Kein Mensch könne einen muslimisch geputzten von einem christlich geputzten Kindergarten unterscheiden.

Hauptsache: Christlich
HUMANISTISCHE UNION kritisiert Einstell- und Beschäftigungsbedingungen der Kirchen

„Kein Mensch könne einen muslimisch geputzten von einem christlich geputzten Kindergarten unterscheiden“. Damit kritisierte Sophie Rieger, Vorsitzende des Landesverbands der HUMANISTISCHEN UNION Bayern, den Widerspruch der Leitung der Ev. Landeskirche in Bayern gegen einen Beschluß des ev. Kirchenvorstands von Gestungshausen, eine muslimische Türkin als Reinigungskraft für seinen Kindergarten einzustellen. Der Versuch des Kirchenvorstands von Gestungshausen, eine – in seinen Worten „engstirnige“ – Verordnung zu Gunsten einer andersgläubigen Ausländerin zu negieren, verdiene volle Anerkennung.

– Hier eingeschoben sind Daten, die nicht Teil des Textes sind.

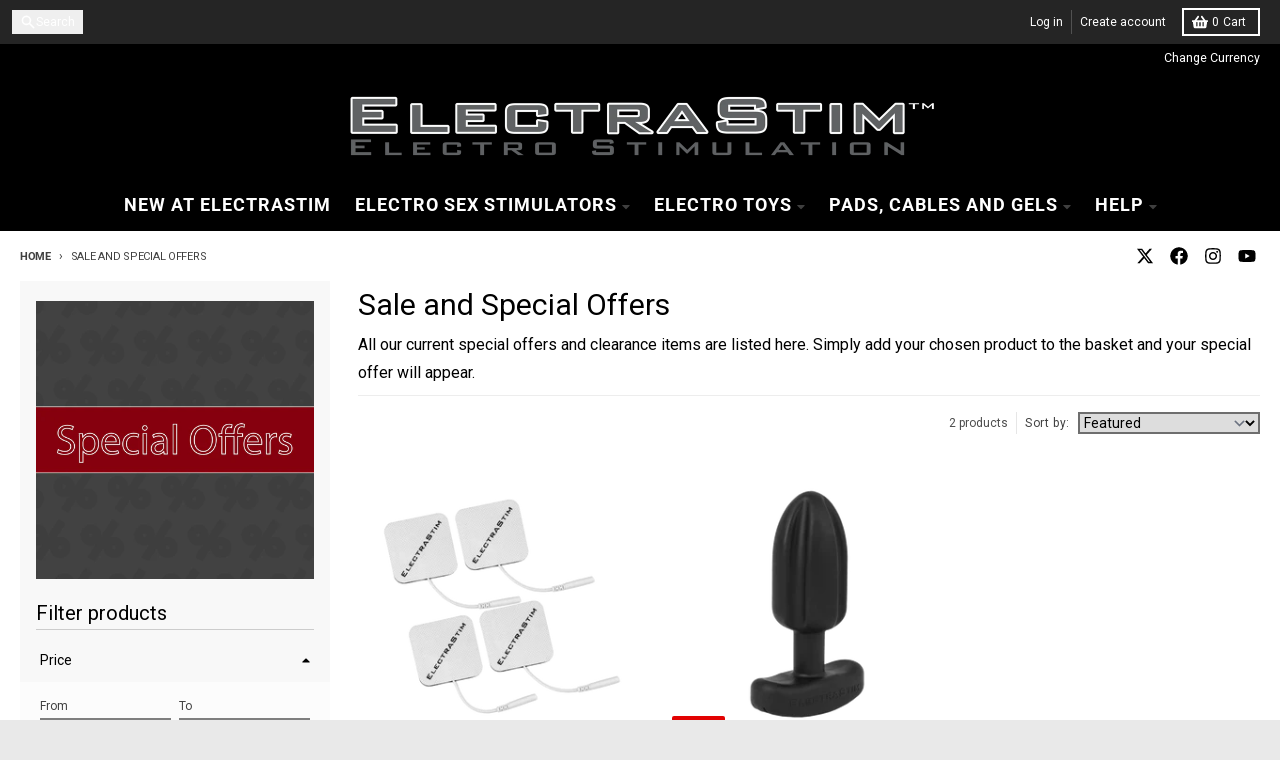

--- FILE ---
content_type: application/javascript
request_url: https://cdn.salesfire.co.uk/code/shopify/26925492.js
body_size: 1009
content:
if(window.__sf){window.console&&console.log('Salesfire is already loaded!');}
window.__sf=window.__sf||(function(){var config={"debug":false,"site":{"uuid":"af42fd33-9a89-458f-978b-4a35d1a6208d","domain":"us.electrastim.com","version":null},"tracking":{"type":"snowplow","collector":"thrift","namespace":"sfanalytics","endpoint":"live.smartmetrics.co.uk","tracking_id":"af42fd33-9a89-458f-978b-4a35d1a6208d","industry":"38dfbf7c-485d-48bb-bee0-a65121e1b6ba","listeners":[]},"emails":{"endpoint":"https:\/\/hit.salesfire.co.uk\/emails"},"splittests":{"endpoint":"https:\/\/hit.salesfire.co.uk\/tests"},"geo":{"endpoint":"https:\/\/hit.salesfire.co.uk\/geo"},"data":{"endpoint":"https:\/\/hit.salesfire.co.uk\/data"},"settings":{"display_in_iframes":false,"voucher_page":null},"basket":{"detectors":[{"type":"selector","pattern":"","decimal":".","selector":"span.cart-button__total.money"},{"type":"selector","pattern":"","decimal":".","selector":"#cart-button > span.cart-button__total.money"}]},"chat":{"enabled":true},"digi":{"enabled":true},"campaigns":[],"recommendations":{"units":[{"uuid":"a0044beb-853d-4938-af8b-714145fe7910","campaign_uuid":"fb6676db-0b8b-4155-8644-85569e1e743e","type":"digi","selector_action":"replace","rules":[{"type":"filter_out_of_stock","properties":{"enabled":1}}]},{"uuid":"b20eb9ff-1459-4fad-a5d0-07a8761e1a57","campaign_uuid":"6760009b-a6fa-4b70-b62c-787985168f29","type":"email","selector_action":"replace","rules":[{"type":"filter_out_of_stock","properties":{"enabled":1}}]},{"uuid":"5a7d00f0-6a40-4434-9d1e-235c327a71ca","campaign_uuid":"67201753-dbe1-4595-bb3b-ba901d02b24a","type":"email","selector_action":"replace","rules":[{"type":"filter_out_of_stock","properties":{"enabled":1}}]},{"uuid":"6a9ddc25-a1ac-4dae-a3fb-bcc560d8ca64","campaign_uuid":"49a1057b-3093-443f-94a5-44d44b2b929d","type":"email","selector_action":"replace","rules":[{"type":"filter_out_of_stock","properties":{"enabled":1}}]},{"uuid":"00352fa5-0467-4070-bcc1-2132cc0efb4d","campaign_uuid":"98a787a6-610a-4eb0-bee4-6a8ef081ac28","type":"email","selector_action":"replace","rules":[{"type":"filter_out_of_stock","properties":{"enabled":1}}]},{"uuid":"b8e1fd76-e0e9-4837-9cf8-220a08ccbdca","campaign_uuid":"47ba35ad-109d-40df-bec9-3c0e2eda9777","type":"email","selector_action":"replace","rules":[{"type":"filter_out_of_stock","properties":{"enabled":1}}]},{"uuid":"2f98d080-9cef-48ad-a115-5beba7e63ecf","campaign_uuid":"65dd58fd-671b-4fbf-911b-9c5340c825bf","type":"email","selector_action":"replace","rules":[{"type":"filter_out_of_stock","properties":{"enabled":1}}]},{"uuid":"3ae611f8-09a5-44d7-aecf-3fa58cdd6b74","campaign_uuid":"218d9848-f4d3-4000-9480-617d1ecd18f3","type":"email","selector_action":"replace","rules":[{"type":"filter_out_of_stock","properties":{"enabled":1}}]}]}},d=document;function load(url){var s=d.createElement('script');s.async=true;s.src=url;d.head.appendChild(s);};load('https://cdn.salesfire.co.uk/js/app/main1.min.js');(function(p,l,o,w,i,n,g){if(!p[i]){p.GlobalSnowplowNamespace=p.GlobalSnowplowNamespace||[];p.GlobalSnowplowNamespace.push(i);p[i]=function(){(p[i].q=p[i].q||[]).push(arguments)};p[i].q=p[i].q||[];load(w)}}(window,d,"script","//cdn.salesfire.co.uk/sp/3.3.0.js",config.tracking.namespace));return{config:config};})();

Einstellungsrichtlinien, die für alle Arbeitsplätze in Einrichtungen kirchlicher Trägerschaft unterschiedslos die Zugehörigkeit zu einer christlichen Kirche fordern, seien diskriminierend und verletzten das Grundgesetz. Mit Verkündigung und Seelsorge sei nur ein Bruchteil der kirchlichen ArbeitnehmerInnen betraut, nur für sie gelte der Tendenzschutz. Die Leitung der Ev. Landeskirche werde aufgefordert, den Grundrechtsschutz und den Schutz des Arbeits- und Sozialrechts sicherzustellen und
ihre Einstell- und Beschäftigungsbedingungen entsprechend zu ändern.

Der Fall Gestungshausen – er ist nur der jüngste Fall einer langen Kette von Diskriminierungen von Angestellten caritativer Einrichtungen der Kirchen – veranlaßt die HUMANISTISCHE UNION, erneut an den Gesetzgeber zu appellieren, die gesetzlichen Grundlagen für einen Grundrechtsschutz der Angestellten des Arbeitgeber Kirche zu schaffen.